[Date Prev][Date Next] [Chronological] [Thread] [Top]

Syncrepl behavior when disk is full



I am using openldap-2.4.11 with syncrepl n-way multimaster replication and I am seeing some strange behavior if one of the masters runs out of disk space.  I would expect this to be handled much the same way a master being offline would be handled but it behaves different.

We are doing some failure testing on our new ldap infrastructure to prevent problems before they happen and to be able to improve our monitoring.  On of the test cases I came up with is what happens on a master or slave if the disk the ldap database is stored on becomes full.  Now granted we do monitor for this normally but if somehow it was missed or filled up very fast we would like to know now what will happen.

So here's the setup:

RHEL 5 i386
VMWare Guest
openldap-2.4.11 (custom RPM, all backends, all overlays, monitor as module, back ldap as module)
BDB backend
overlay accesslog
overlay ppolicy
overlay syncprov
overlay unique
overlay dynlist
overlay refint
overlay memberof

master1 and master2 replicate to one another with mirror mode
slave2 uses master2 as its replica provider (load balancing later)

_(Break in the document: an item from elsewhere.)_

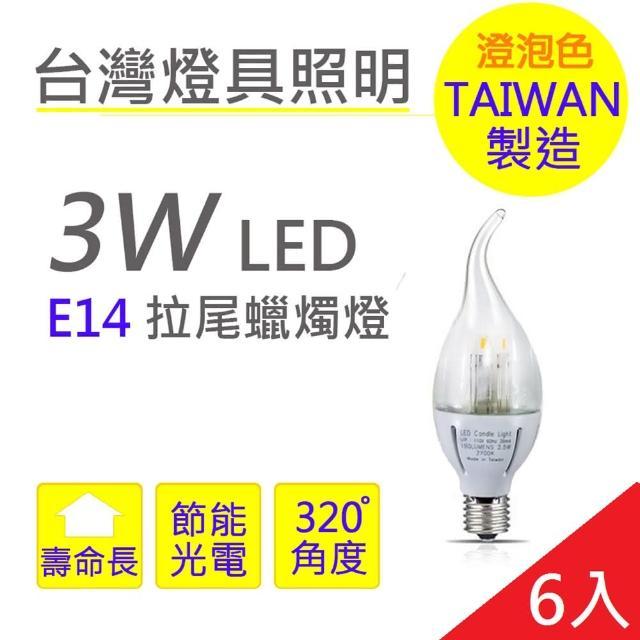 【東貝光電】3W E14 LED 拉尾蠟燭燈泡 6入(吊燈燈泡 造型燈炮 神明神桌燈飾)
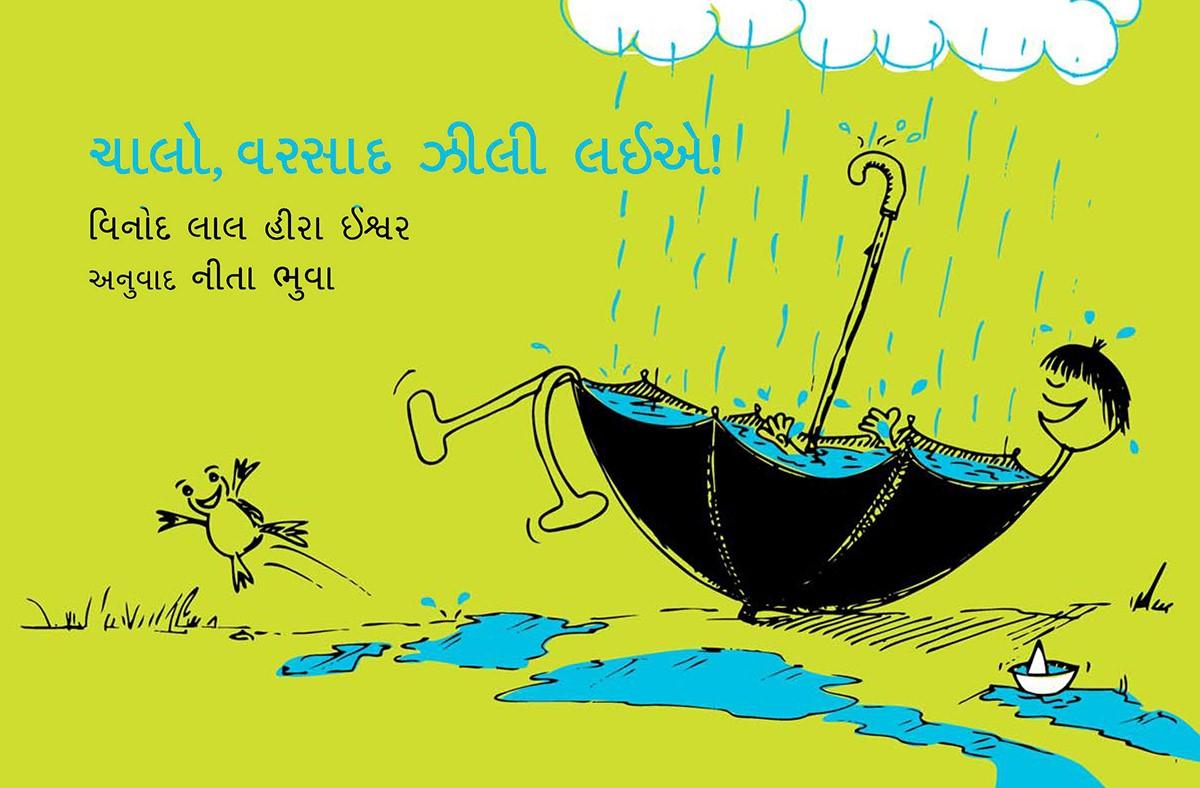 Let's Catch The Rain!/Chalo, Varsad Jheeli Laiye! (Gujarati)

master1 <-- mirror mode on --> master2 --> slave2 (updates chaned to master2)

Scenario 1:
  master2 runs out of disk space, ldap modify request is issued against master2
Result:
  master2 performs the ldapmodify but master1 and slave2 are not notified

Scenario 1a:
  disk space is freed up on master2
Result:
  change is not replicated to master1 and slave2

Scenario 1b:
  disk space is freed up on master2 and master2 is restarted
Result:
  change is still not replicated to master1 and slave2

Scenario 1c:
  disk space is freed up on master2 and master1 or slave2 restarted
Result:
  change is still not replicated to master1 and slave2

Scenario 2:
  master2 runs out of disk space, ldap modify request is issued against master1
Result: master1, master2 and slave2 are ALL updated

It gets even worse as well.   Additional changes against multiple objects on master2 do not get propogated to master1 and slave2.  The only thing that seems to bring master2 back into sync is to write a change to any objects modified during the time when the disk was full.

Scenario 3:
  master2 runs out of disk space, ldap modify request is issued against master2 for object1
Result:
  master2 performs modify but does not replicate it to master1 and slave2

Scenario 3a:
 disk space is freed on master2, ldap modify request is issued on master2 for object2
Result:
  object2 is modified but changes are not replicated to master1 and slave2

Scenario 3b:
  disk space is freed on master2, ldap modify is issued against master1 for object1
Result:
  master1 performs modify and replicates to master2, master2 replicates to slave2, changes to object1 on master2 are lost

Scenario 3c:
  disk space is freed on master2, ldap modify is issued against master1 for object2
Result:
  master1 performs modify and replicates to master2, master2 replicates to slave2, changes to object2 on master2 are lost

Its as if until a write to object1 which was committed by master2 while out of disk space, is modified on master1 and replicated to master2 that master2 is unable to replicate any changes out that originate on master2.

In the case of a slave running out of disk space, if it didn't fall into sync right away the solution would be to blow away the ldap database and let it do a full sync from the masters.

But in the case where one of the master servers runs out of disk space, what should be done to bring them back in sync without loosing any changes?